Interesting to see how bad the physics/object permanence is. I wonder if combining this with a Genie 2 type model (Google's new "world model") would be the next step in refining it's capabilities.
This feels like computer graphics and the 'screen space' techniques that got introduced in the Xbox 360 generation - reflection, shadows etc. all suffered from the inability to work with off screen information and gave wildly bad answers once off screen info was required.
The solution was simple - just maintain the information in world space, and sample for that. But simple does not mean cheap, and it led to a ton of redundant (as in invisible in the final image) having to be kept track of.
It's a pretty binary thing in the sense that "bad physics" pretty quickly decoheres into no physics.
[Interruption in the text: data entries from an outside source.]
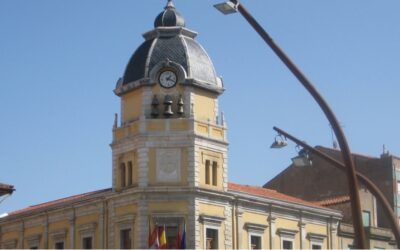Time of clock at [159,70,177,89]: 1:18
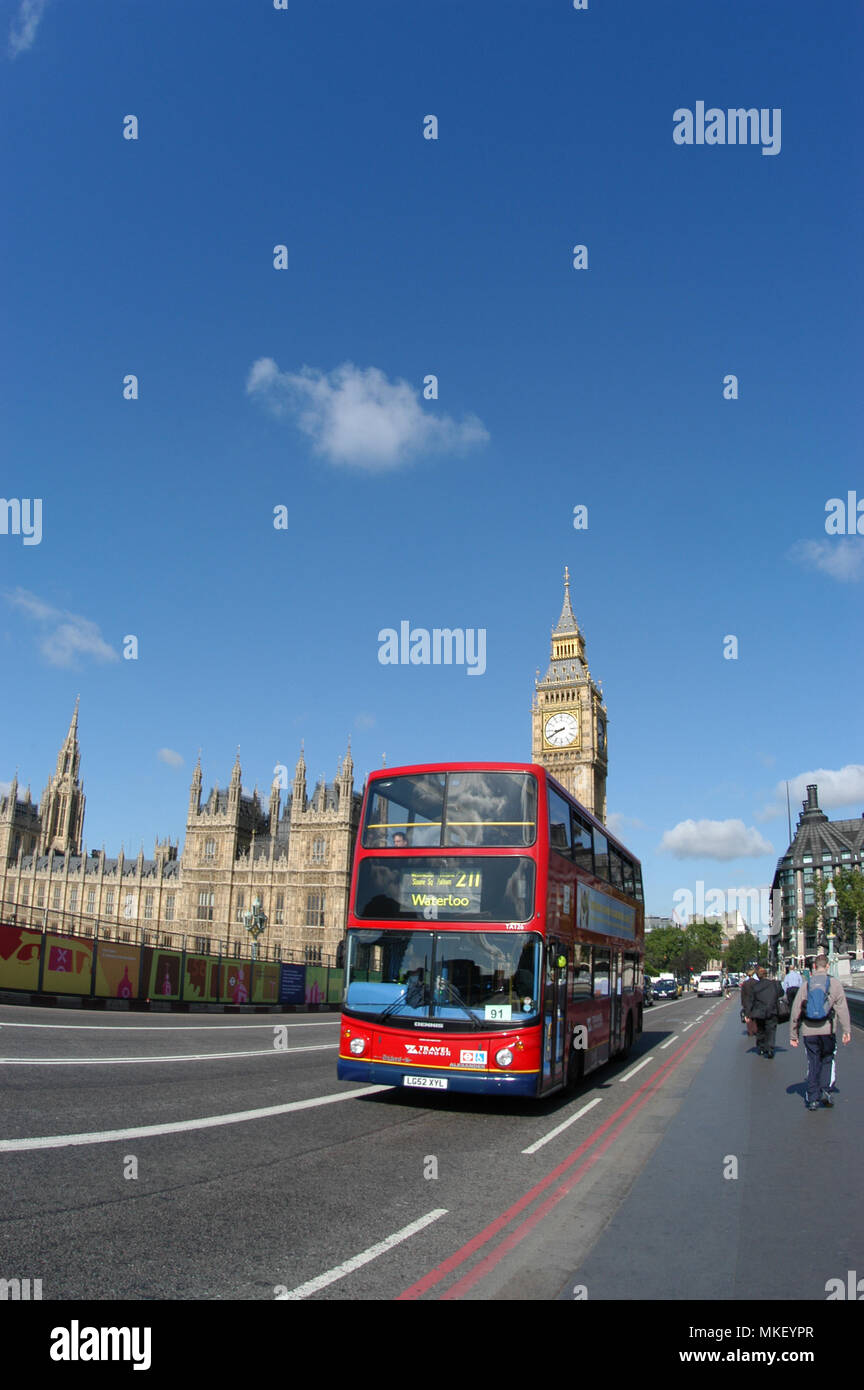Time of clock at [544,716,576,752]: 8:40
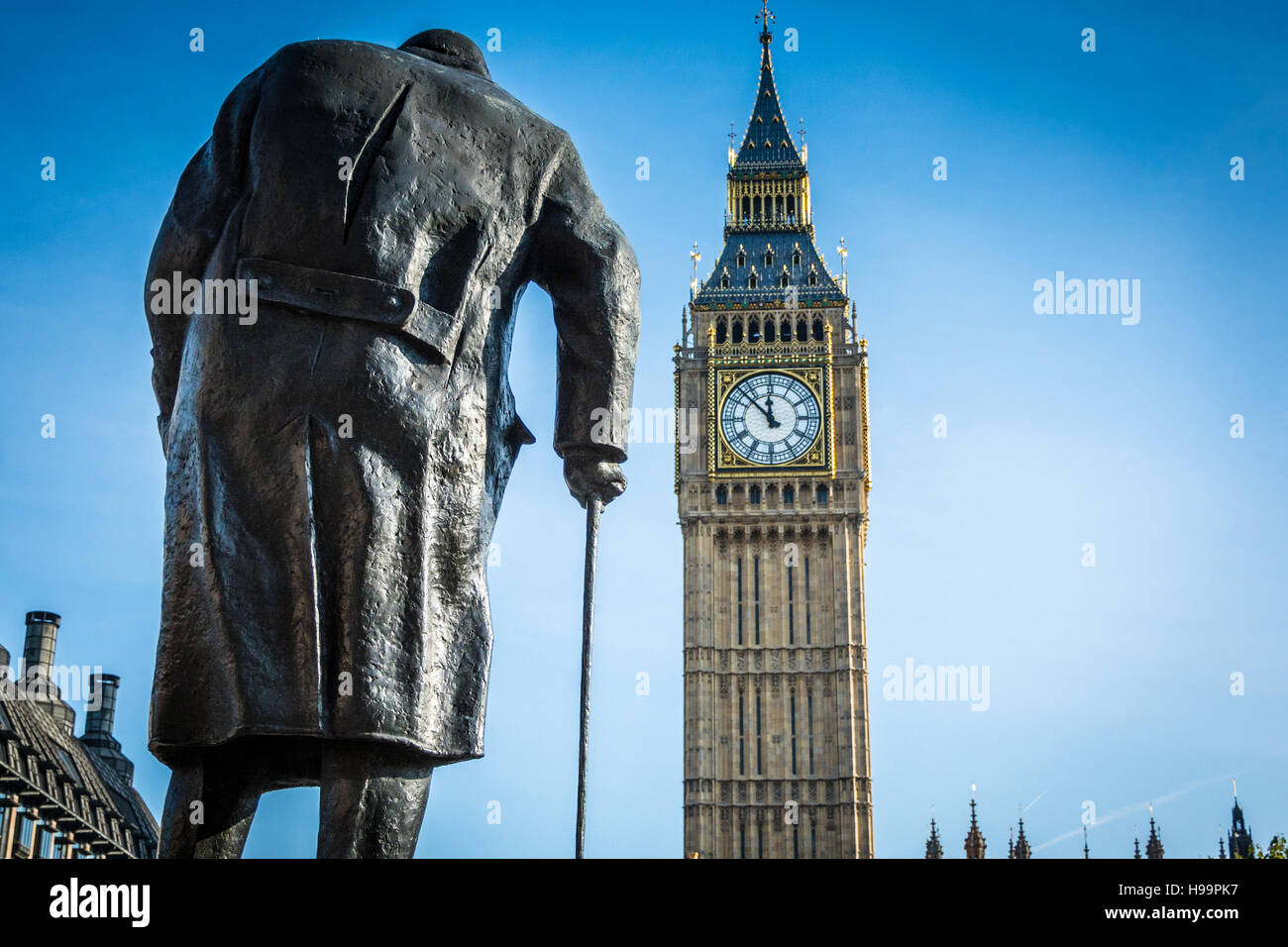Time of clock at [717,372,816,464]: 11:52
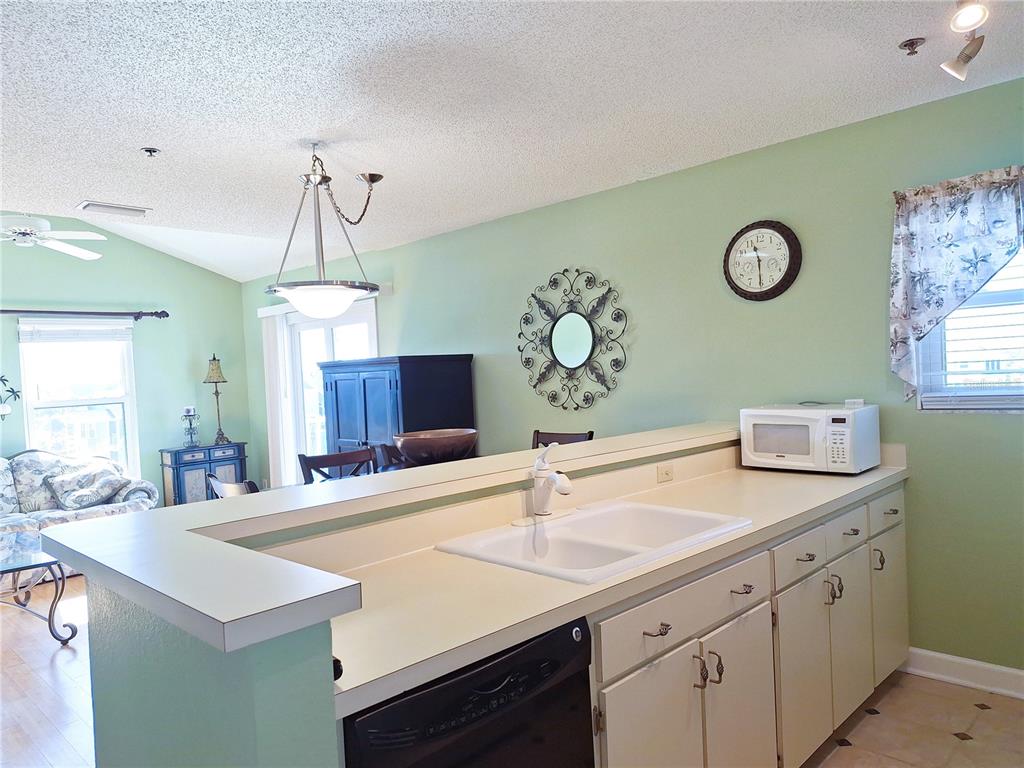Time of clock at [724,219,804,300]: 11:29
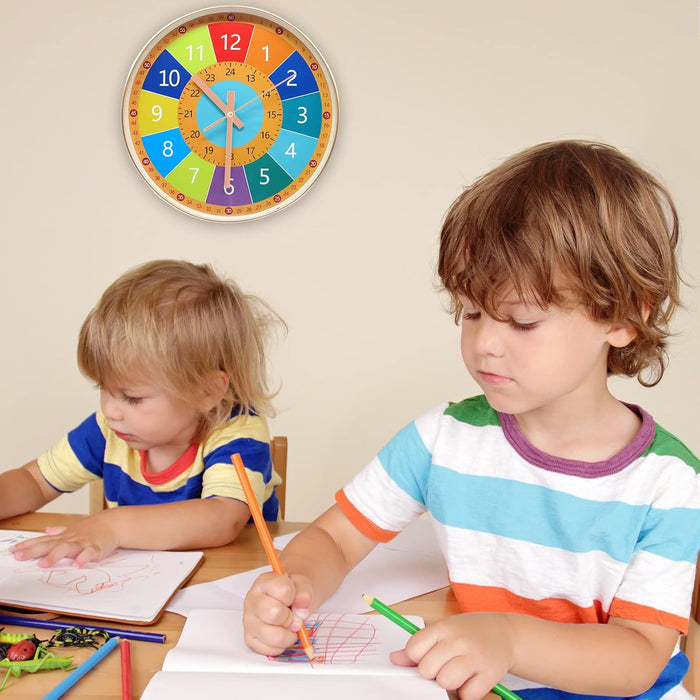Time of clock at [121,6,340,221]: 10:30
I saw one of these models doing a Minecraft like simulation and it looked sort of okay but then water started to end up in impossible places and once it was there it kept spreading and you ended up in some lovecraftian horror dimension. Any useful physics simluation at least needs boundary conditions to hold and these models have no boundary conditions because they have no clear categories of anything.
Here’s an idea - what if the fact that we have a body that has weight and consequence helps us understand physics? What if just visual data won’t get there because visual data lacks the sense of self? Could be interesting
Not consistently though. I think some model of understanding of physics is emergent but it doesn’t seem emergent enough. The model doesn’t understand object permanence either.